# Python Pandas DataFrame Examples

This notebook demonstrates equivalent **Python Pandas DataFrame operations** mirroring the same examples shown in the PySpark version.

---


In [None]:

import pandas as pd
import numpy as np


### 1️⃣ Create a DataFrame from a Python Collection

In [None]:

data = [("Ravi", 25, "Bengaluru"),
        ("Priya", 30, "Hyderabad"),
        ("Ankit", 28, "Pune"),
        ("Lakshmi", 32, "Chennai")]
columns = ["Name", "Age", "City"]
df = pd.DataFrame(data, columns=columns)
df


### 2️⃣ Selecting Columns

In [None]:

df[["Name", "Age"]]


### 3️⃣ Filtering Rows

In [None]:

df[df["Age"] > 28]


### 4️⃣ Add or Transform Columns

In [None]:

df["Age_After_5_Years"] = df["Age"] + 5
df


### 5️⃣ Rename Columns

In [None]:

df_renamed = df.rename(columns={"City": "Location"})
df_renamed


### 6️⃣ Drop Columns

In [None]:

df_dropped = df.drop(columns=["City"])
df_dropped


### 7️⃣ Group By and Aggregations

In [None]:

group_data = [("IT", 40000), ("HR", 25000), ("IT", 45000), ("Finance", 30000)]
df_group = pd.DataFrame(group_data, columns=["Department", "Salary"])

df_group.groupby("Department").agg(
    Avg_Salary=("Salary", "mean"),
    Max_Salary=("Salary", "max"),
    Count=("Salary", "count")
).reset_index()


### 8️⃣ Sorting Data

In [None]:

df.sort_values(by="Age", ascending=False)


### 9️⃣ Removing Duplicates

In [None]:

dup_data = [("Ravi", "IT"), ("Ravi", "IT"), ("Priya", "HR")]
df_dup = pd.DataFrame(dup_data, columns=["Name", "Dept"])
df_dup.drop_duplicates()


### 🔟 Joins Between DataFrames

In [None]:

dept_data = [("Ravi", "IT"), ("Priya", "HR"), ("Ankit", "Finance")]
df_dept = pd.DataFrame(dept_data, columns=["Name", "Department"])

joined = pd.merge(df, df_dept, on="Name", how="inner")
joined


### 1️⃣1️⃣ Handling Null Values

In [None]:

null_data = [("Ravi", np.nan), ("Priya", 30), ("Ankit", np.nan)]
df_null = pd.DataFrame(null_data, columns=["Name", "Age"])

df_null.fillna({"Age": 25}), df_null.dropna()

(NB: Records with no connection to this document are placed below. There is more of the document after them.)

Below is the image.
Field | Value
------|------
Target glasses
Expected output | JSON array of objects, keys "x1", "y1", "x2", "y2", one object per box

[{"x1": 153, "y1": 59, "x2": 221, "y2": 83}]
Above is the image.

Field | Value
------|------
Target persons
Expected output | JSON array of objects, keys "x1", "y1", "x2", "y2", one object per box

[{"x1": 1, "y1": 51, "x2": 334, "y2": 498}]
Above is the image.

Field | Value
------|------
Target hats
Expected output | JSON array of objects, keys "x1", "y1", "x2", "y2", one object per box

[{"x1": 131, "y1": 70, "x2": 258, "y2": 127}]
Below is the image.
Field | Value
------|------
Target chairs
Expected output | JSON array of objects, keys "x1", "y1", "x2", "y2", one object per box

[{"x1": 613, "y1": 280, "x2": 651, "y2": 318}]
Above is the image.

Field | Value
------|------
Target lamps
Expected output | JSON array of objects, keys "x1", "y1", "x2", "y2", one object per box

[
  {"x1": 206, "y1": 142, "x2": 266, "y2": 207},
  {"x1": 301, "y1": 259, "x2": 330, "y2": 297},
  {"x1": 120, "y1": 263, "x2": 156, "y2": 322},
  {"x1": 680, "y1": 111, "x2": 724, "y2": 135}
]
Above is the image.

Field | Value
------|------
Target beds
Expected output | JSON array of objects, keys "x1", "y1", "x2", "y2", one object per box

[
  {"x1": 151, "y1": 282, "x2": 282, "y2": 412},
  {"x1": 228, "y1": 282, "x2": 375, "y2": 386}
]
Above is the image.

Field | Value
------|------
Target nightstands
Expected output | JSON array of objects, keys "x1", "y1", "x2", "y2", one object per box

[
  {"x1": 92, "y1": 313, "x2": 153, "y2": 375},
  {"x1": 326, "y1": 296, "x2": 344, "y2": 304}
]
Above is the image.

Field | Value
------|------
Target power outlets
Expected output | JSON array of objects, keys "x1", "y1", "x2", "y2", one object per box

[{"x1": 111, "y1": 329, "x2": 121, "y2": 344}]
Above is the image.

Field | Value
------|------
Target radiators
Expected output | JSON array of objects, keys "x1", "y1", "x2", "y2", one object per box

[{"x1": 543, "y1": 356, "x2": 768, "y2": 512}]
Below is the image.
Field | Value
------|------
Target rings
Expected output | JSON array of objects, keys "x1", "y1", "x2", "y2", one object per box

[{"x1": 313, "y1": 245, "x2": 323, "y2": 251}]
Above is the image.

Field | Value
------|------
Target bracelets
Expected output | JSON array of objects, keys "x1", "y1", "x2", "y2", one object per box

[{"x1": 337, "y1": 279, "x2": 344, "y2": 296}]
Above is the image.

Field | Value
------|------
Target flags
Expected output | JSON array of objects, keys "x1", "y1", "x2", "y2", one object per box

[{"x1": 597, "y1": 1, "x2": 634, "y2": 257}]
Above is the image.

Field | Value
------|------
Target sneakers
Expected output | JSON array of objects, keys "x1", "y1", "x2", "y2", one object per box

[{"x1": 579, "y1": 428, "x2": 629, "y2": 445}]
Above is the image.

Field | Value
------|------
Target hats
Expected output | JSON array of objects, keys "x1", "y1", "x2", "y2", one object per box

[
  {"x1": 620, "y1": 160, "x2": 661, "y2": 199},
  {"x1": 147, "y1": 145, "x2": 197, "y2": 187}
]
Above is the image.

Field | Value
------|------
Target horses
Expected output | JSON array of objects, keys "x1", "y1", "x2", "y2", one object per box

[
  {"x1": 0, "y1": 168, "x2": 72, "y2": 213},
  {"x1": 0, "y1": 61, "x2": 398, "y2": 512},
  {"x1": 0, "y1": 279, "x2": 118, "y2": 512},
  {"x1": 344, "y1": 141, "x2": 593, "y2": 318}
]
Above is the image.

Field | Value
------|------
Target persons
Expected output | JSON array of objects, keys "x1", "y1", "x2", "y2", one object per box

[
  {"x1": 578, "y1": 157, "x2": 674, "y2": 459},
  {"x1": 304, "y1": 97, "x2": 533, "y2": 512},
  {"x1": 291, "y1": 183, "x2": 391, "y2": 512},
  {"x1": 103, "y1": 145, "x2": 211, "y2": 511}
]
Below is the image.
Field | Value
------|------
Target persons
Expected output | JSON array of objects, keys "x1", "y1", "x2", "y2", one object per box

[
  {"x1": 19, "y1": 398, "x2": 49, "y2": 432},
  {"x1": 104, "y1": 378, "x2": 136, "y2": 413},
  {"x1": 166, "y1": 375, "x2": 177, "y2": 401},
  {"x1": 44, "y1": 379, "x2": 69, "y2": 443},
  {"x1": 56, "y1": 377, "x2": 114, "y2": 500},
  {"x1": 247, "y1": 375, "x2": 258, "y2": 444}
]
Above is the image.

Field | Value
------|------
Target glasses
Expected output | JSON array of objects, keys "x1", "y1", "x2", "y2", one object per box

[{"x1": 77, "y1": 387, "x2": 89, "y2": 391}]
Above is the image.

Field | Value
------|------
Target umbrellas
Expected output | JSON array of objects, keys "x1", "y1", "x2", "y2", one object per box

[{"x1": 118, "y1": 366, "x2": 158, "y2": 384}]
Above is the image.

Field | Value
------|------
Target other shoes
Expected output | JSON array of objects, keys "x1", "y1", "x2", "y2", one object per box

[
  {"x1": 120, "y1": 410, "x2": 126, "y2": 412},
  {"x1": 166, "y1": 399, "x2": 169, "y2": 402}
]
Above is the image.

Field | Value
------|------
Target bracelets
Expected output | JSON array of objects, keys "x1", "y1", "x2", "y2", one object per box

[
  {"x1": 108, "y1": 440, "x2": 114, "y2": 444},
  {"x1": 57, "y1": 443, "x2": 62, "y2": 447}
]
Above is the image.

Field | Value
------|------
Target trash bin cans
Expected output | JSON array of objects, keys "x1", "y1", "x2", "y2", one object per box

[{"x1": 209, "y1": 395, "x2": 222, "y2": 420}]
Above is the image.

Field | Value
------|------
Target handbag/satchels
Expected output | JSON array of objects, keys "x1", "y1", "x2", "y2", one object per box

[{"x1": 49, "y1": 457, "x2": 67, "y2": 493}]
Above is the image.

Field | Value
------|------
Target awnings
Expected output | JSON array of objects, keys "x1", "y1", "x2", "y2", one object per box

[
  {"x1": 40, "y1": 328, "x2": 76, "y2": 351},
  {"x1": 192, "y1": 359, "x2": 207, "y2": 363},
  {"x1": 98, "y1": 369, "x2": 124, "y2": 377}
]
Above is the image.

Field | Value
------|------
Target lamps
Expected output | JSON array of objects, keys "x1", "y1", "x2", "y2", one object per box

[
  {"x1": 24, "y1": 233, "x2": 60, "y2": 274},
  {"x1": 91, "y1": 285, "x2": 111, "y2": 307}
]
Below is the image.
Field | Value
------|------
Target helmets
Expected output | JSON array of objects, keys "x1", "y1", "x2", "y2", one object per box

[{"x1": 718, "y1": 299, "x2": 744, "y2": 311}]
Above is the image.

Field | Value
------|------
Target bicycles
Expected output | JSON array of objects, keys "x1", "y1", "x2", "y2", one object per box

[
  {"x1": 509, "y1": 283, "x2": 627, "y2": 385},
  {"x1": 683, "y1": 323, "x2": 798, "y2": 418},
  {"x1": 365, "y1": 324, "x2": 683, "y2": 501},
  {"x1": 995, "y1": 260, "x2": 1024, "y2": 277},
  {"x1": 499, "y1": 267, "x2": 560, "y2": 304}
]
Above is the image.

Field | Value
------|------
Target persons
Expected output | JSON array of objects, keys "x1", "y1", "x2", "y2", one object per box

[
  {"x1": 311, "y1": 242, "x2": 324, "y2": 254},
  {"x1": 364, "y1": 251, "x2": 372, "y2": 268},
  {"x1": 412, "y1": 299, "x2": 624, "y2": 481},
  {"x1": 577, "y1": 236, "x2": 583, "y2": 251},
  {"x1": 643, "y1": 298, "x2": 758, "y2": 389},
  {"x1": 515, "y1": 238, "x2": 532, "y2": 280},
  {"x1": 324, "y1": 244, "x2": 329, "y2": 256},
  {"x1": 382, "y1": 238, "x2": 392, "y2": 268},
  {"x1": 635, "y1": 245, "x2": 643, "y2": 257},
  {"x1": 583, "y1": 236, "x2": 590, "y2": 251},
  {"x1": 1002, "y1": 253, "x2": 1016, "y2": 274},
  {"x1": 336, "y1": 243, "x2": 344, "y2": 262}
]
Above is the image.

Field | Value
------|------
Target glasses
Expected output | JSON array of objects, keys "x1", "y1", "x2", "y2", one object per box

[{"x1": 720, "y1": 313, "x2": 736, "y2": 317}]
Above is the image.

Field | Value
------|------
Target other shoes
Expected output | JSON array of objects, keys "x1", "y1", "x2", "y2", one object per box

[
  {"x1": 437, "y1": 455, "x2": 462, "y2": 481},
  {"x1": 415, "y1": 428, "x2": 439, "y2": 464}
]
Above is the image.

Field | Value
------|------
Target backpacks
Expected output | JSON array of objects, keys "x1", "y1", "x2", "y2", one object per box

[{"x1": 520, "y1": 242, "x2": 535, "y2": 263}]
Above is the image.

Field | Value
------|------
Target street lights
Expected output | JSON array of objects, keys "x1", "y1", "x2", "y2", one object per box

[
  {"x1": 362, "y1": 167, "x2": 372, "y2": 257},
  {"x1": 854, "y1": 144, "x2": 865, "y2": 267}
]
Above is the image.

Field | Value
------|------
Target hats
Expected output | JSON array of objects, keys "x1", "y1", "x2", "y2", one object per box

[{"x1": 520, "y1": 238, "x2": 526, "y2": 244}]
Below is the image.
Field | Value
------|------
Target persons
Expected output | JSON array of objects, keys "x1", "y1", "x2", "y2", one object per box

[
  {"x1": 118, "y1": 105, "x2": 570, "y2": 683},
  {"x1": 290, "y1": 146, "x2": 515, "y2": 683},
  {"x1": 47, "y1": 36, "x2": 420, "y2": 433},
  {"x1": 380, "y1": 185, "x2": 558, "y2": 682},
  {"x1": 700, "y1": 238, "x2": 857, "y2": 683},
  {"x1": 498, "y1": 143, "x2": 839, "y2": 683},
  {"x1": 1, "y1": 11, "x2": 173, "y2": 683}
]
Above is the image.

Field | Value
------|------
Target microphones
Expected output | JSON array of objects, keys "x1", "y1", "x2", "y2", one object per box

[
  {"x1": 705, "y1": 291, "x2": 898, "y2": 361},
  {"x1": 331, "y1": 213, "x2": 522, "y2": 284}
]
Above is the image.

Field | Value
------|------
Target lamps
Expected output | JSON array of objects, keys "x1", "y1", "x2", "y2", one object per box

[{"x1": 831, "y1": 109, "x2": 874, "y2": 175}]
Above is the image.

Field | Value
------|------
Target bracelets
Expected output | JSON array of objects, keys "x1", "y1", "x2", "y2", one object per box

### 1️⃣2️⃣ Conditional Column with `np.where()`

In [None]:

df["Category"] = np.where(df["Age"] > 30, "Senior", "Junior")
df


### 1️⃣3️⃣ DataFrame Summary and Statistics

In [None]:

df.describe(), df.info()


### 1️⃣4️⃣ Reindexing and Reset Index

In [None]:

df_reset = df.reset_index(drop=True)
df_reset



---

### ✅ Summary of APIs Covered

| Operation | Pandas API | Description |
|------------|-------------|-------------|
| Create DataFrame | `pd.DataFrame()` | From list/collection |
| Select Columns | `df[col]` | Choose specific columns |
| Filter Rows | `df[df.col > val]` | Apply condition filters |
| Add Column | `df['new'] = ...` | Add or modify a column |
| Rename Column | `rename()` | Rename existing column |
| Drop Column | `drop()` | Remove a column |
| Group & Aggregate | `groupby().agg()` | Aggregate functions |
| Sort | `sort_values()` | Ascending/Descending |
| Remove Duplicates | `drop_duplicates()` | Keep unique rows |
| Join | `merge()` | Combine multiple DataFrames |
| Handle Nulls | `fillna()`, `dropna()` | Manage missing values |
| Conditional Logic | `np.where()` | Add derived columns |
| Statistics | `describe()`, `info()` | Summary metrics |
| Indexing | `reset_index()` | Reorder rows |

---